Accountability, Challenges, Commitment, Communication, Love, Priorities, Sex & Intimacy

Young couple: if we could have coffee together, here’s the one thing I’d tell you

Someone asked me the other day, “If you could have coffee with every young couple who reads your blog, what would you say to them?

The question caught me off guard and I didn’t know how to answer them right away. After a few days of hashing through quick responses, I kept coming up short. I even asked our Facebook family what they’d say (below); the comments are awesome, but I felt that if I had ONE opportunity I’d want to find the perfect topic.

I considered topics like communication, commitment, honesty, intimacy, etc. All are important aspects of marriage, but anything we’d discuss along those lines would only address behaviors. 

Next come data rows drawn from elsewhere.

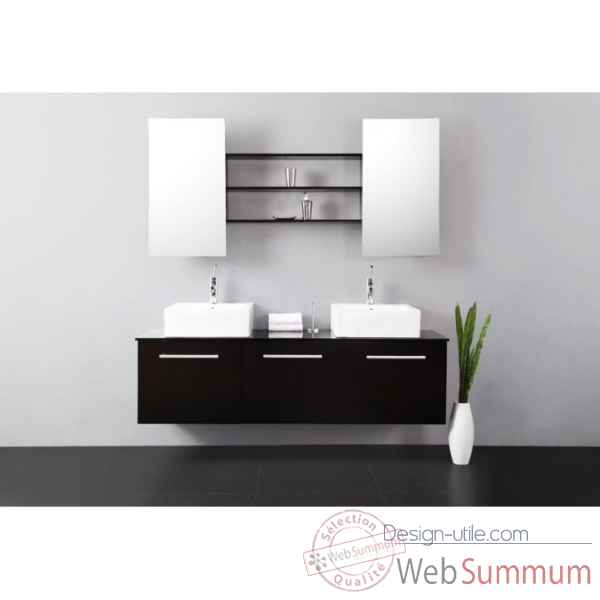 meuble de salle de bain tiga delorm design dans meuble salle de bain sur design utile. Black Bedroom Furniture Sets. Home Design Ideas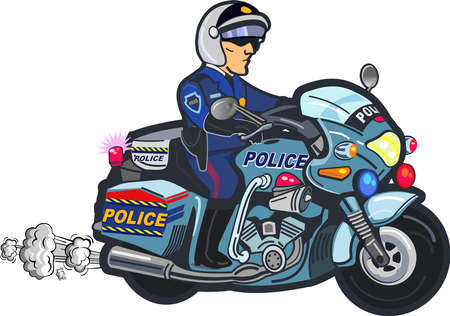 Illustration pour Police officer riding on Police motorcycle emergency patrol vehicle - image libre de droit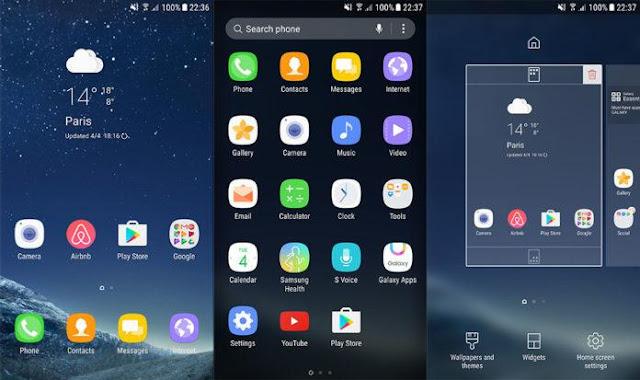 هاتفك غالاكسي بالكامل بجميع تطبيقاته
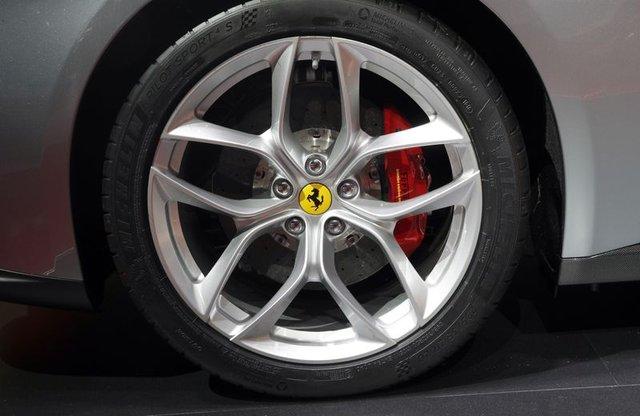 Ferrari GTC4Lusso Türkiye'de
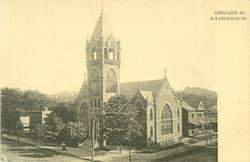 M.E. CHURCH SOUTH
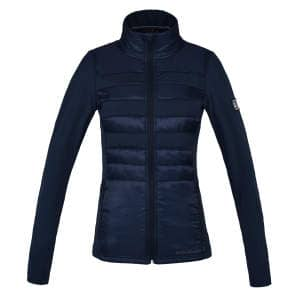Fleecejacke Yecla für Damen in blue navy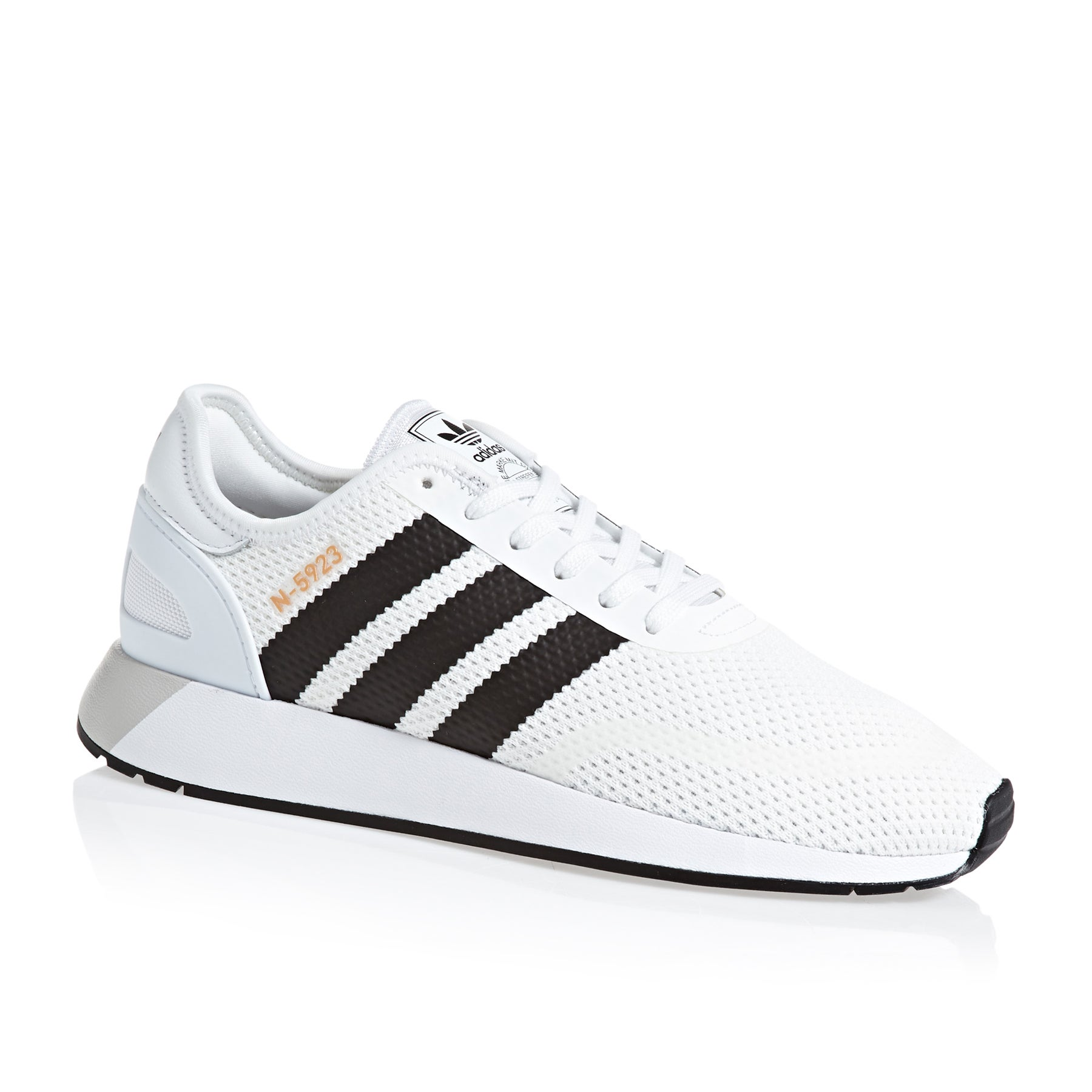 Adidas Originals Iniki Runner Cls Shoes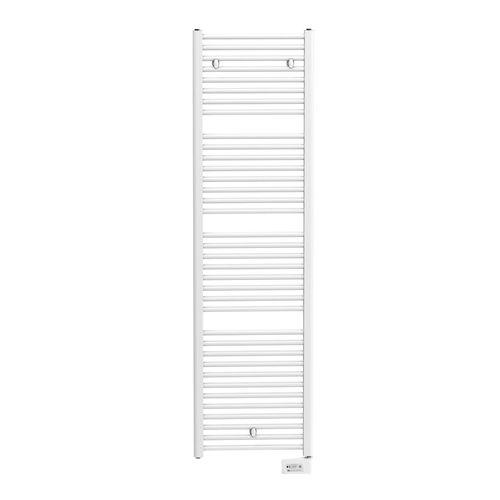 Radiateur sèche-serviettes Henrad Oceanus E blanc 1000W 58,5x176,3cm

I realized that behaviors don’t just materialize from thin air. Behaviors are born somewhere. All behavior stems from belief and until you change your belief, you’ll always gravitate back to your original behaviors. Why else did Paul talk about “renewing your mind” (Romans 12:1-2) and becoming a “new creation” (2 Corinthians 5:17)?

So, young married/engaged person, if I could sit down with you and talk about anything, I’d discuss your beliefs. 

Grab some coffee, pull up a chair, and let’s talk…

The Gravity of Belief

If the ultimate aim of marriage is Christ-like love, then it's primary purpose is to make us more like Christ.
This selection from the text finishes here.